Imagination and Eye Closure
The use of eye closure to facilitate deliberate mental imagery generation is a widespread assumption that has also received scientific support. From a theoretical perspective, mental imagery is understood to rely on both memory recall from specific memories or ideas (Day & Thompson, 2019) as well as working memory to construct coherent imagery (Baddeley & Andrade, 2000; Gunter & Bodner, 2008). Closing one's eyes reduces cognitive load by freeing resources that would otherwise be occupied in monitoring the external environment (Vredeveldt, Hitch, & Baddeley, 2011), thus facilitating visual imagery (Bartels, Harkins, Harrison, Beard, & Beech, 2018) as well as creativity (Ritter, Abbing, & Van Schie, 2018). Various studies have now investigated the detrimental effect of concurrent visual information on both vividness as well as emotional intensity (Andrade, Kavanagh, & Baddeley, 1997; Engelhard, van den Hout, & Smeets, 2011; Engelhard, van Uijen, & van den Hout, 2010; Kemps, Tiggemann, Woods, & Soekov, 2004; Littel, van den Hout, & Engelhard, 2016; van den Hout, Engelhard, Beetsma et al., 2011; van den Hout, Engelhard, Rijkeboer, et al., 2011).

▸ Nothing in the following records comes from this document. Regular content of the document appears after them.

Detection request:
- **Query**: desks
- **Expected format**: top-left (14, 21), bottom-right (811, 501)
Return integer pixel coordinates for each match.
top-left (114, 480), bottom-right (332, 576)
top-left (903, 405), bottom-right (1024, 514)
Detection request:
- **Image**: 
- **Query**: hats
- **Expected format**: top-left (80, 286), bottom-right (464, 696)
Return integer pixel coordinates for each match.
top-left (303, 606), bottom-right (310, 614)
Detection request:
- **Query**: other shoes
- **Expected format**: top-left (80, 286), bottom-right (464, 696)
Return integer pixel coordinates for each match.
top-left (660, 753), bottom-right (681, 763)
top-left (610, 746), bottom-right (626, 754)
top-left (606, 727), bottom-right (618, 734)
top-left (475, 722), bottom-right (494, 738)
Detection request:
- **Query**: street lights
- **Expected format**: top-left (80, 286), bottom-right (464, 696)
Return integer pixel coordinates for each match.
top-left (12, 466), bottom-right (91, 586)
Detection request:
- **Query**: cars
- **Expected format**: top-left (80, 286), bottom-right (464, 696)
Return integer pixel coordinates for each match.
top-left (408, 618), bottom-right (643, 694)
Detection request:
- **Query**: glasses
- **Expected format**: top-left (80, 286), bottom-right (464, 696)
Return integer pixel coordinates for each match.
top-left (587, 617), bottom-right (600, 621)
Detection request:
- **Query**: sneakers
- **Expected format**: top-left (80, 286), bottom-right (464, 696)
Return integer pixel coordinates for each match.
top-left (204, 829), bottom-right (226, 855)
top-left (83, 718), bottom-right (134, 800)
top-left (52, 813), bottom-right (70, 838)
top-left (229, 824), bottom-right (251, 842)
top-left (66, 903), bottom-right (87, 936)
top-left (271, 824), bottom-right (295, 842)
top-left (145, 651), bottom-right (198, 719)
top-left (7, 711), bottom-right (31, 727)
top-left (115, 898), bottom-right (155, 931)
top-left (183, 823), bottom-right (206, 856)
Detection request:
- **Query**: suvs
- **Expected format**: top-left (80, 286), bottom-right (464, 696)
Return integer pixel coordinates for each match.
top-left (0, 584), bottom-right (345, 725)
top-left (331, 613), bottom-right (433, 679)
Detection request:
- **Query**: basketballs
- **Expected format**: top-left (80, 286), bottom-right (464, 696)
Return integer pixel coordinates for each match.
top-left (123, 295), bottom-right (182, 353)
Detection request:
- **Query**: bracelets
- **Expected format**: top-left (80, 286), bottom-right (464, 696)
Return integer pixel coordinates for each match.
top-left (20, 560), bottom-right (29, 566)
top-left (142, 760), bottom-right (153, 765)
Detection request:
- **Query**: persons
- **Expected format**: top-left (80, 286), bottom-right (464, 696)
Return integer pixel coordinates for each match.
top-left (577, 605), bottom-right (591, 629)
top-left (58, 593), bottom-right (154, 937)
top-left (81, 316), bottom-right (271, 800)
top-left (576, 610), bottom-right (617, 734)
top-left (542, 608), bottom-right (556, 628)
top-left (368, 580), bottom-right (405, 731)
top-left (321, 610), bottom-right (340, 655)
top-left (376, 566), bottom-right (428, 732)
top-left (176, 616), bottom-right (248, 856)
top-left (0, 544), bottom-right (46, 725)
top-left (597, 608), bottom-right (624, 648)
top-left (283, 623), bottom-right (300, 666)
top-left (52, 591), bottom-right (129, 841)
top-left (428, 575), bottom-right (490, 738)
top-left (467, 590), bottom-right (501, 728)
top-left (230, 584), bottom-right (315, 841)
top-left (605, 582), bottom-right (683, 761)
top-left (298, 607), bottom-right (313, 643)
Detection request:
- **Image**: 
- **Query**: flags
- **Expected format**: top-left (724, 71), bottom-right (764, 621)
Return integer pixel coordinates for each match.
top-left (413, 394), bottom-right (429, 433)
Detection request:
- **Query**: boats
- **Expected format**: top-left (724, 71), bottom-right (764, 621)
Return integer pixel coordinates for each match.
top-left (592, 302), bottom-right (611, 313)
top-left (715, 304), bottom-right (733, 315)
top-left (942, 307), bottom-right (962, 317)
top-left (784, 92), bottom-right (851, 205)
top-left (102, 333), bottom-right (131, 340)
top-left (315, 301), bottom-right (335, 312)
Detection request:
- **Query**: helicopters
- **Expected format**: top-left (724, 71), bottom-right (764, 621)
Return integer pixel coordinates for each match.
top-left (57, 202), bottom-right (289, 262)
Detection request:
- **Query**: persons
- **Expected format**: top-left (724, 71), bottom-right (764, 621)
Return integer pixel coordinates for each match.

For example, in a study by Bartels et al. (2018), participants performed a guided imagery task in which they were instructed to imagine a sexual fantasy. The results demonstrated that bilateral eye movement led to significantly less vividness and sexual arousal in the imagery task. Indeed, all the aforementioned studies report that closed-eyes facilitates mental imagery compared to open-eyes. The disruptive effect of concurrent visual information on mental imagery has been harnessed by therapeutic techniques such as Eye-Movement Desensitization and Reprocessing (Shapiro, 1989; van den Hout & Engelhard, 2012; van den Hout, Engelhard, Beetsma et al., 2011) and Tetris gameplay (James et al., 2015) to reduce intrusive distressing mental imagery. Whilst the facilitative effect of eye closure on mental imagery is well established, its interaction with other parameters that affect imagination, such as music, has received far less scientific attention.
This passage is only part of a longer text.